Content starts

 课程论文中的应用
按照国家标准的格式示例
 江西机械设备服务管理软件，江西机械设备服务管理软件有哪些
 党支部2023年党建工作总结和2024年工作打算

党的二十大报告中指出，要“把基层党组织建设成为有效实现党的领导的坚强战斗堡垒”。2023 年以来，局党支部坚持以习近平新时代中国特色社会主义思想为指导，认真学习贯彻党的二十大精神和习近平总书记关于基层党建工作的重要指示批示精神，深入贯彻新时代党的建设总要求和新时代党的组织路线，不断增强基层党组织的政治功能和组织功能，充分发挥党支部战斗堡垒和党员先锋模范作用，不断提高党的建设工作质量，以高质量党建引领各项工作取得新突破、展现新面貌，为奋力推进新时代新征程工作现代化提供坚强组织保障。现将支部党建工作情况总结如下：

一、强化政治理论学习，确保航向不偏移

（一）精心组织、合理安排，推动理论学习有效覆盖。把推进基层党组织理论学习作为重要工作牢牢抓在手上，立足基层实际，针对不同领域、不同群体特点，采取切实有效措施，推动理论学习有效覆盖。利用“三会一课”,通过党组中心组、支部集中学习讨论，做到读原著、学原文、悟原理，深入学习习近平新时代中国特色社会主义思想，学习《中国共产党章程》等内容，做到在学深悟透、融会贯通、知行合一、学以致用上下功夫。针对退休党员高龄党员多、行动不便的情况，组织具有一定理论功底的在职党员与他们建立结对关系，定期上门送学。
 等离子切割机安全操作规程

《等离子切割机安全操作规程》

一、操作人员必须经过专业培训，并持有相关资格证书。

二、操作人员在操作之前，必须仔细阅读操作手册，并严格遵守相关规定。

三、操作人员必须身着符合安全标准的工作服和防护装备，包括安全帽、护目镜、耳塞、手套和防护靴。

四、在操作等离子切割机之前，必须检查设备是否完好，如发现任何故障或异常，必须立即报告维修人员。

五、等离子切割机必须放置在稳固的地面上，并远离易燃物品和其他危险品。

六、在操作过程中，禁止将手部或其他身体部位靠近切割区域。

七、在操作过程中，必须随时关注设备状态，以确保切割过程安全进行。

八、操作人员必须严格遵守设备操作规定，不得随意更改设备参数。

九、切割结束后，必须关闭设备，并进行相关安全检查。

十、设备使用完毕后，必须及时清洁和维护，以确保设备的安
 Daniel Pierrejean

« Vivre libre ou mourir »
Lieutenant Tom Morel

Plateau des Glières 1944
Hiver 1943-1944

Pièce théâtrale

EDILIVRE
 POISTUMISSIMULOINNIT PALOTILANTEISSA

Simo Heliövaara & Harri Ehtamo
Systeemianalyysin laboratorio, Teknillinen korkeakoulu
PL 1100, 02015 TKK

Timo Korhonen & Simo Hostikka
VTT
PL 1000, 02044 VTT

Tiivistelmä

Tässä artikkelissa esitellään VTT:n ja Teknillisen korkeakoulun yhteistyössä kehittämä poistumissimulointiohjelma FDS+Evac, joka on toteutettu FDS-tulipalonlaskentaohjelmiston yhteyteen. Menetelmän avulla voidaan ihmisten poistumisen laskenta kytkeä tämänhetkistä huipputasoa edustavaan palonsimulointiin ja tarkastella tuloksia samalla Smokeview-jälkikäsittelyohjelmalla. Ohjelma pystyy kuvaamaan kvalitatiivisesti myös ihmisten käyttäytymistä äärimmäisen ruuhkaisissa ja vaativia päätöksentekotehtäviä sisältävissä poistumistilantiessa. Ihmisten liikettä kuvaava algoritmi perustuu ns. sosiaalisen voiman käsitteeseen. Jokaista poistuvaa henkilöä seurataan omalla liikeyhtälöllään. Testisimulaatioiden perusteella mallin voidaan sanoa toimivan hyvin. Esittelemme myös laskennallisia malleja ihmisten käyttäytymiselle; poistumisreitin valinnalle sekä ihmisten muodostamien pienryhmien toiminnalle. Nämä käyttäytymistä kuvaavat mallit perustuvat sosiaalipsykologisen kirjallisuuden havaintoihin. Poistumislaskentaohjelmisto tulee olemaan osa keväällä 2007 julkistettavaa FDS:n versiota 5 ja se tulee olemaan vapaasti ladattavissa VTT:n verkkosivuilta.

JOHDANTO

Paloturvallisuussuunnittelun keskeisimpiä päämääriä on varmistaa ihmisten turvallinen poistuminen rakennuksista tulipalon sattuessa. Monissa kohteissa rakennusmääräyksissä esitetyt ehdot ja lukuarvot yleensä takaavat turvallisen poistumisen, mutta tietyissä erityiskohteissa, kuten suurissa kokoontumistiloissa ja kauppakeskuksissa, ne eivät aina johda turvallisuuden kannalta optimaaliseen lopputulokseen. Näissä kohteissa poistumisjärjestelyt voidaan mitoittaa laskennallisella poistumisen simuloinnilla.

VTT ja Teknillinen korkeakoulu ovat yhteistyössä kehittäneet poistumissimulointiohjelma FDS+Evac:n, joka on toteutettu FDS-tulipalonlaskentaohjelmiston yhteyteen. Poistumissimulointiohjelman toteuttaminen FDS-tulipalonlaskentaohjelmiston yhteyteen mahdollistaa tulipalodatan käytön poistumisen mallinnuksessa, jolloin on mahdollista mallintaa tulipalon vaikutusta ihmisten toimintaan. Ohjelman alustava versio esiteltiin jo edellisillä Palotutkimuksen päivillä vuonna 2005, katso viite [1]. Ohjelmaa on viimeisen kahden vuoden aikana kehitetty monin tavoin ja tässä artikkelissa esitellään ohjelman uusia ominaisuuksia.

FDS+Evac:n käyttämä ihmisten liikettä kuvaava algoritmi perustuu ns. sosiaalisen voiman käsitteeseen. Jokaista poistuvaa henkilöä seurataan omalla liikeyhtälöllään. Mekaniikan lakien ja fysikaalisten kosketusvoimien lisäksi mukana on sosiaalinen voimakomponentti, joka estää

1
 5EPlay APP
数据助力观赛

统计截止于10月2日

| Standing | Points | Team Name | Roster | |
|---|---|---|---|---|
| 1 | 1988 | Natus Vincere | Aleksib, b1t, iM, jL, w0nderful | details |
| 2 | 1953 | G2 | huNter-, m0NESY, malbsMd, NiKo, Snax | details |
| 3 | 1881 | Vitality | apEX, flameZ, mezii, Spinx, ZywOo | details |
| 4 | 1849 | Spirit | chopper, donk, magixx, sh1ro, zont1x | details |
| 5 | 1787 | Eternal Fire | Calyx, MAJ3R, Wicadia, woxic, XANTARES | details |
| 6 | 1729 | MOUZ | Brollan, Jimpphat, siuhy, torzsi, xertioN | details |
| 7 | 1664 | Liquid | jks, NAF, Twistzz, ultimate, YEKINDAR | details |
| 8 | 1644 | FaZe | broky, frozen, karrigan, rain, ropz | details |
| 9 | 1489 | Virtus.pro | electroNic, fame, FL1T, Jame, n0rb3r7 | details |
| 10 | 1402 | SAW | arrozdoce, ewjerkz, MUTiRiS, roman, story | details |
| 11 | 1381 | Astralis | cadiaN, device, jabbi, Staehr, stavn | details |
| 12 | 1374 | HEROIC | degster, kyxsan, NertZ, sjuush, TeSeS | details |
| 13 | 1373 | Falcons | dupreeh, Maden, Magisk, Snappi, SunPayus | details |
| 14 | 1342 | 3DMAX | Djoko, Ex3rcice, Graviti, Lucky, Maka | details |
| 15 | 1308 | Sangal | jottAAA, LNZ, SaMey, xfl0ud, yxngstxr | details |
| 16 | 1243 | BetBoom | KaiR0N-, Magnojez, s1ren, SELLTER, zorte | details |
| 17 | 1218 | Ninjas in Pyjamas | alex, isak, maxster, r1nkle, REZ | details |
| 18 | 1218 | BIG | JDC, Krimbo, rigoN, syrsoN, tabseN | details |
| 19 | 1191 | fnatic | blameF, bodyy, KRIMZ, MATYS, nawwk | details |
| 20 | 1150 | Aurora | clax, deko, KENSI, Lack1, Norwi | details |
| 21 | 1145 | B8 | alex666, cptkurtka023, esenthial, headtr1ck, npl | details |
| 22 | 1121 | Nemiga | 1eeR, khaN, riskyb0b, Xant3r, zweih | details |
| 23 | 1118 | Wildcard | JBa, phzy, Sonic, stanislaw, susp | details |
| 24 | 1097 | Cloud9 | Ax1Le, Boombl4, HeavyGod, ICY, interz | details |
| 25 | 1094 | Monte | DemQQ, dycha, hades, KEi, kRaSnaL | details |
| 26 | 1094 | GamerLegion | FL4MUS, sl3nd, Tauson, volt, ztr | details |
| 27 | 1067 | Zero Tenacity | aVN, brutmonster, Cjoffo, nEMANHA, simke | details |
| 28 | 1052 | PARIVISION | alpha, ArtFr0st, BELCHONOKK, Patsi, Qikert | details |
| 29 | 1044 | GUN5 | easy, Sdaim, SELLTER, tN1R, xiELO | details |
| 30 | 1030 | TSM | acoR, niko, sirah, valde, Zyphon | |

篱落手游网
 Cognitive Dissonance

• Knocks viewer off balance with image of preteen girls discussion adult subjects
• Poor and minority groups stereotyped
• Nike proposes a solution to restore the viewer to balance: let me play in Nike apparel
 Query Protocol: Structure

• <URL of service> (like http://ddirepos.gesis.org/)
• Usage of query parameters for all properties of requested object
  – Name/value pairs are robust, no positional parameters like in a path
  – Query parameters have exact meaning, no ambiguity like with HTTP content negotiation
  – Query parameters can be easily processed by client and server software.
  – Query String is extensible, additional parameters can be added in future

Content ends

PROMPT
The required answer is each line of the entries containing the string "SELLTER".

THE ANSWER
| 16 | 1243 | BetBoom | KaiR0N-, Magnojez, s1ren, SELLTER, zorte | details |
| 29 | 1044 | GUN5 | easy, Sdaim, SELLTER, tN1R, xiELO | details |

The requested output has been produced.